What if…? Ohio pet trusts provide care for animals when their owners can’t.

Have you ever been concerned about what would happen to your pet if something unexpected happened to you? Ohio law now allows pet owners to create a trust to provide for the care and maintenance of pets if the owner can no longer care for them, be it due to death or other incapacitation. This type of trust is protected by statute and is legally enforceable (Ohio Revised Code Section 5804.08). Commonly known as “pet trusts,” these trusts can cover any type of pet (including tarantulas). A pet trust is a legal vessel that describes your wishes regarding the care of your pet and distributes provided funds to enable that care. A pet trust can be created during the owner’s lifetime or created at the time of the owner’s death via a will.
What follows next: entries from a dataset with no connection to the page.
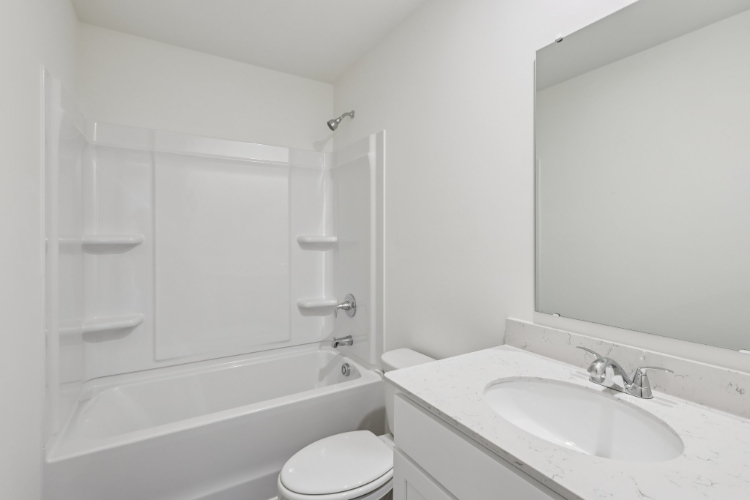 A bathroom with a sink and a bathtub.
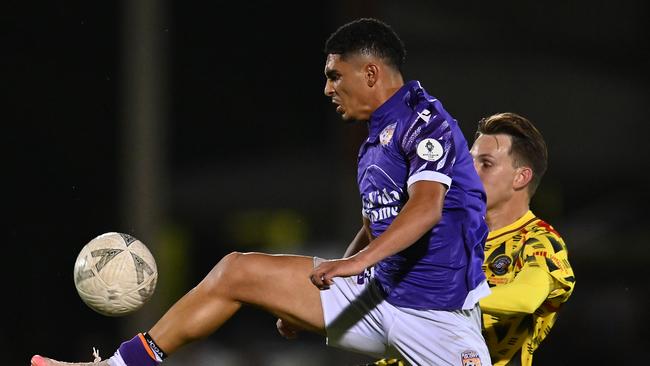 BRISBANE, AUSTRALIA - AUGUST 28: Abdelelah Faisal of Perth and Lachlan Sayers of Moreton City compete for the ball during the 2024 Australia Cup Round of 16 match between Moreton City Excelsior FC and Perth Glory FC at Perry Park on August 28, 2024 in Brisbane, Australia. (Photo by Albert Perez/Getty Images)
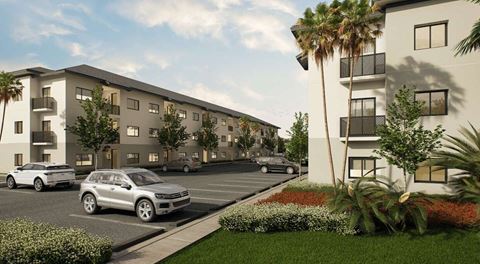 a rendering of an apartment complex with cars parked in a parking lot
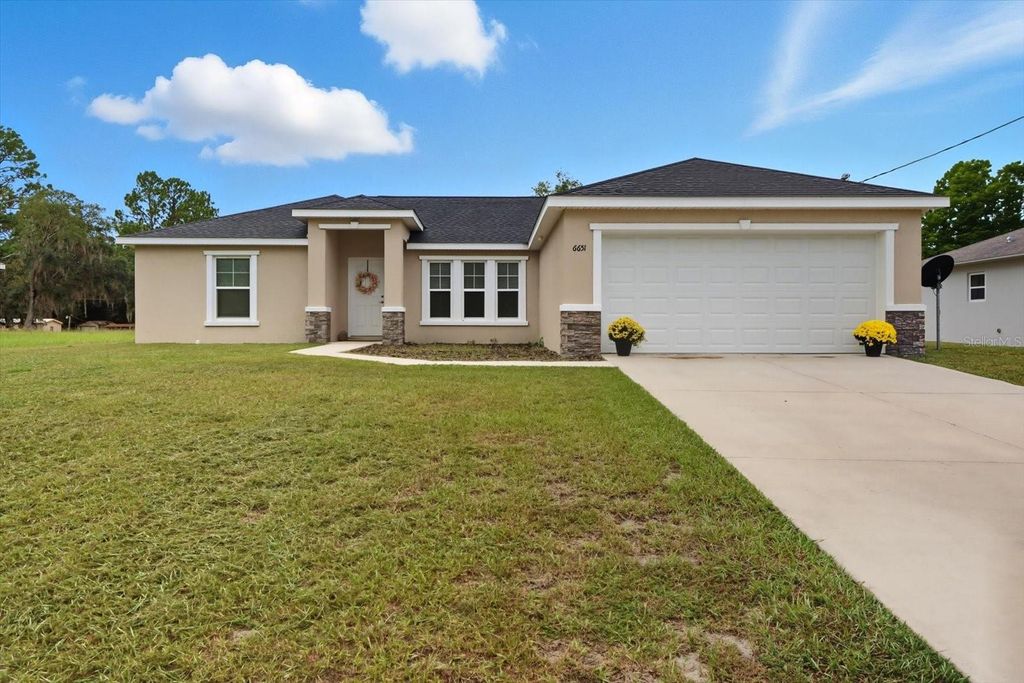 Photo of 6651 SW 151st Loop, Ocala, FL 34473 (MLS # OM710590)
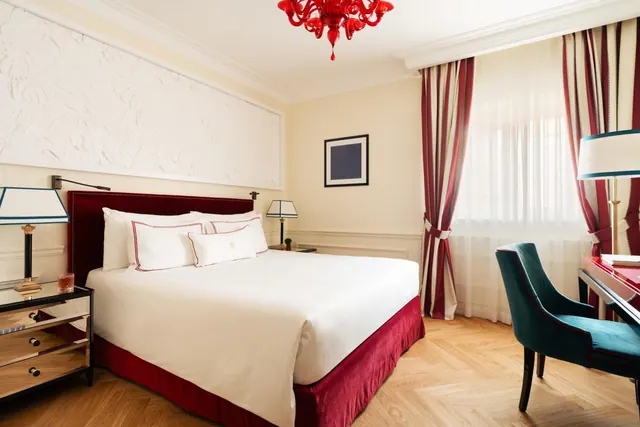 A bedroom with a king bed, red velvet headboard, red glass chandelier, striped curtains and a teal chair at a desk by the window.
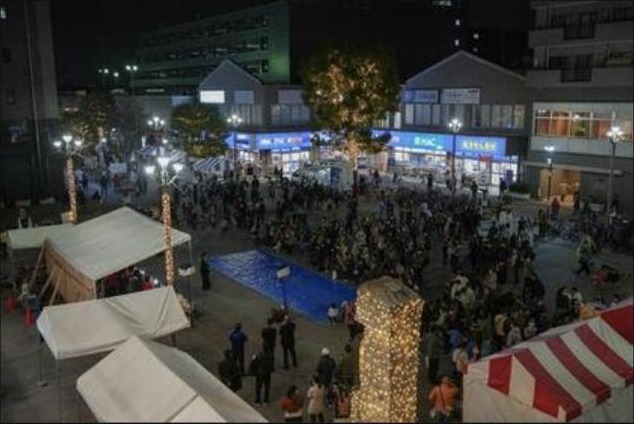 昨年度の点灯ミニイベント。夜の瀬谷駅北口駅前広場に人が集まり、木々がライトアップされている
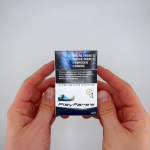 hands holding a pack of Playfares Light cigarettes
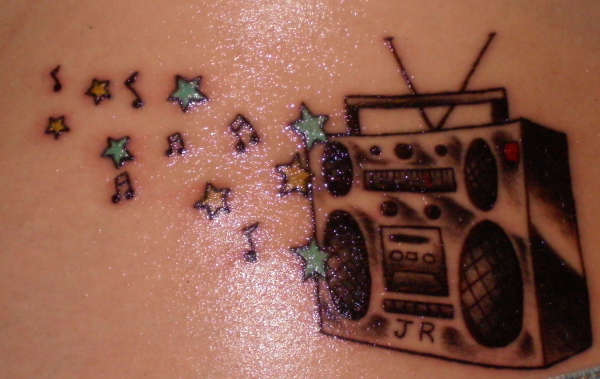 tattoos with stars. music note tattoos.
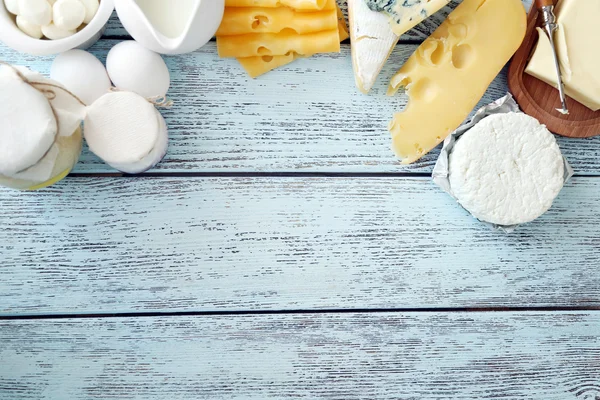 Frame of fresh dairy products on blue wooden table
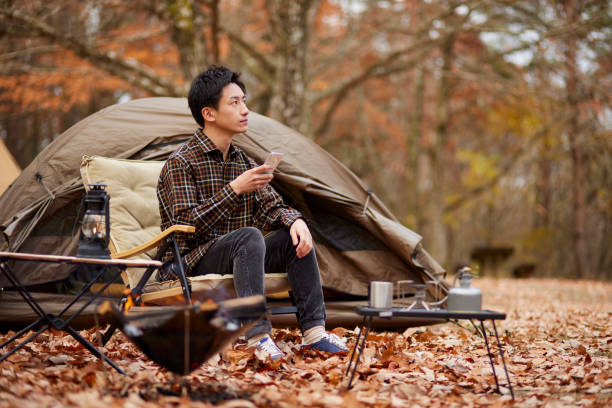 Japanese man enjoying camping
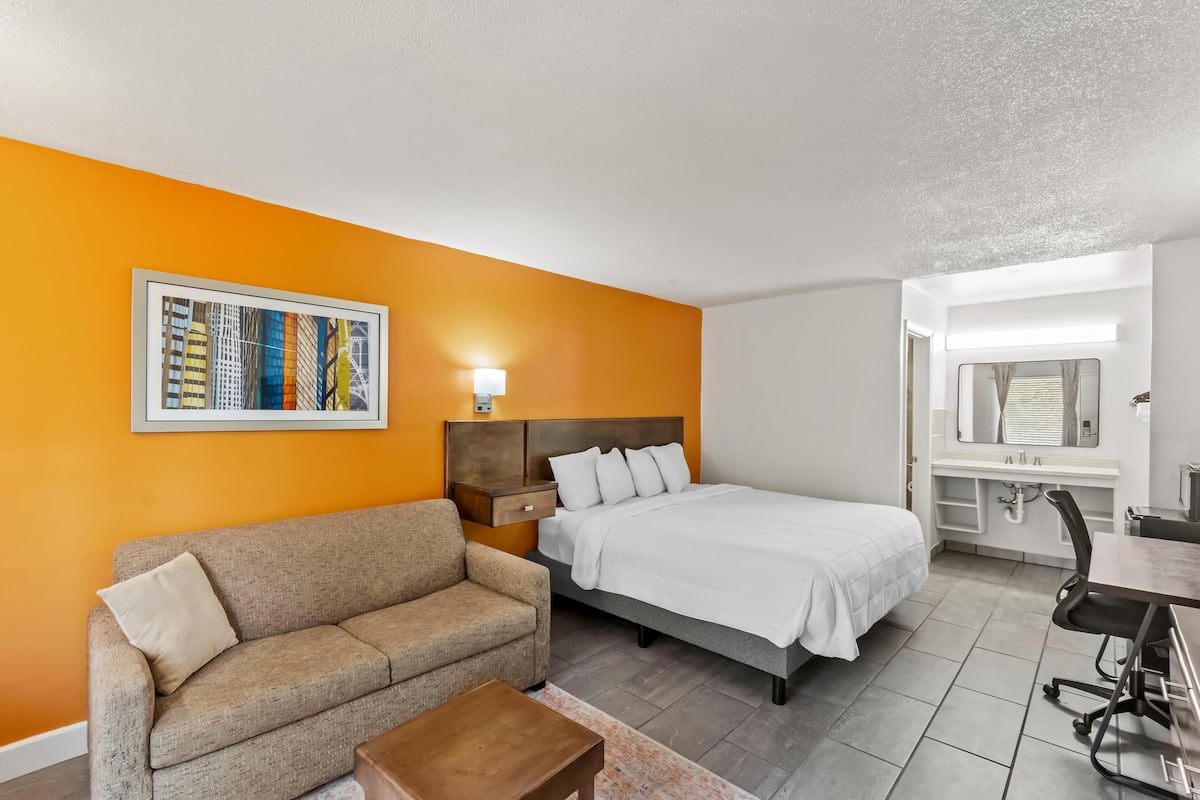 A hotel room with a bed, a sofa, a desk, and a bathroom.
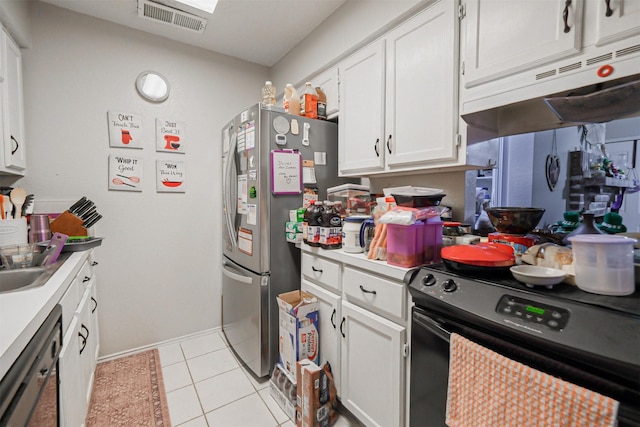 kitchen with light tile patterned flooring, white cabinetry, and black appliances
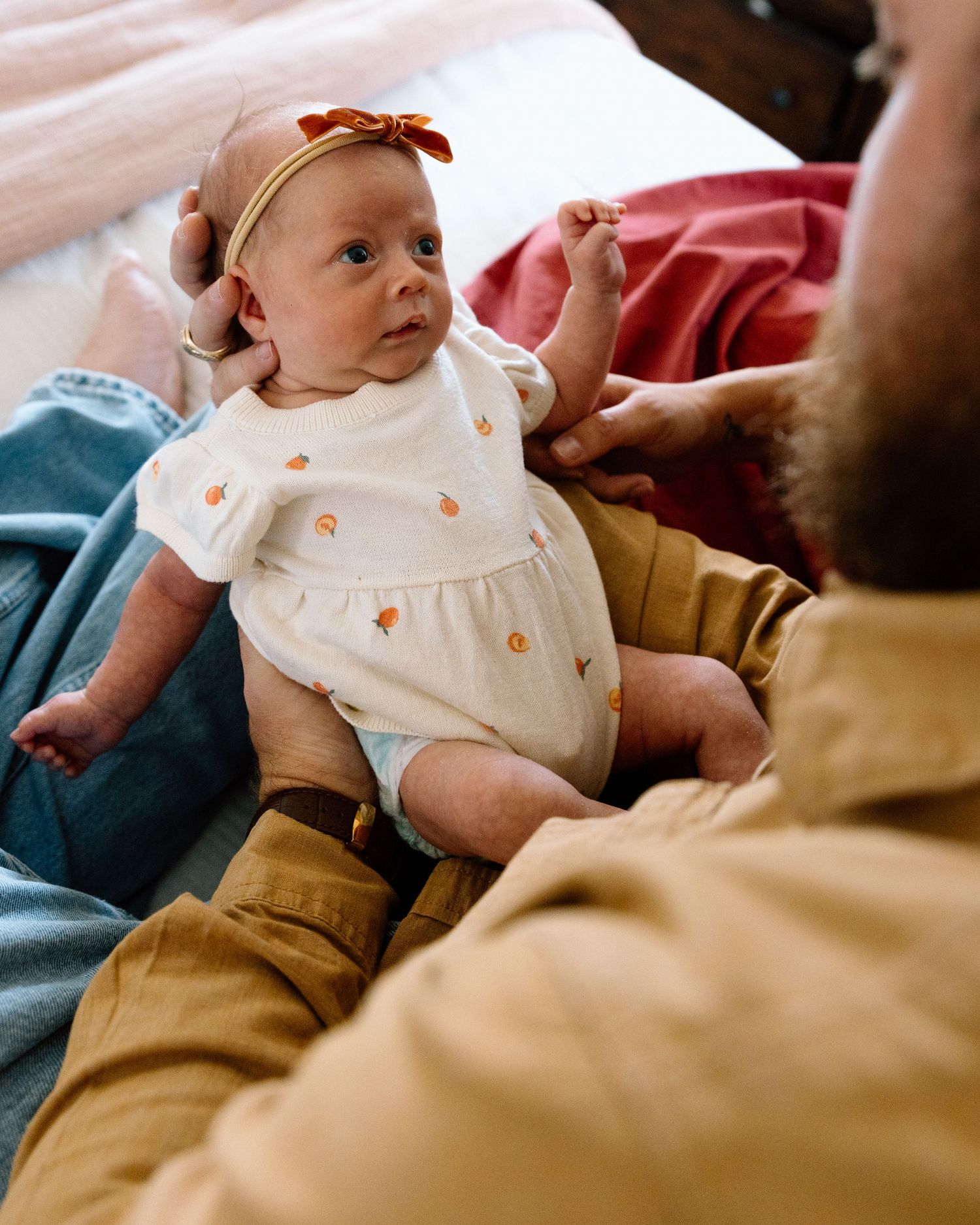 Adorable newborn baby girl in white floral onesie and orange bow headband looks up at her father.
Some important items pet owners should consider when thinking about forming a pet trust:
1. Who will you name as the trustee? What about an alternate? The trustee is the person charged with following the directions set forth in your trust. The trustee may be paid a reasonable fee, or may serve without compensation.

2. Who will be the caretaker for your pets? The caretaker may be the same as or different from the trustee. If the caretaker and trustee are different people, the trustee could have the authority to remove the pets from one caretaker and appoint a new caretaker if the trustee is dissatisfied with their care.

3. Specific instructions you might have for the care of your pets. You may wish to specify whether or not the caretaker should be permitted to allow animals to breed, for instance, or whether they should be kept in a private residence, as opposed to a rescue facility. Typically, a pet owner will give the caretaker wide discretion to provide care in a manner that the caretaker sees fit, in his/her best judgment.

4. The amount you are willing to pay out of the trust to the caretaker for providing care for your animals.

5. The person or organization who will receive any remaining trust assets upon termination of your trust (which should be at the death of the last animal covered by the trust).

Once these items are resolved, you will need to decide what assets (monies, etc.) you are willing to use to fund the trust.

Pet trusts allow you to plan for your pet’s future and ensure that your pet will be cared for in the way you desire. Pet owners can finally create and control the answer to the troubling “what if…?” question and have peace of mind about the care of their pets.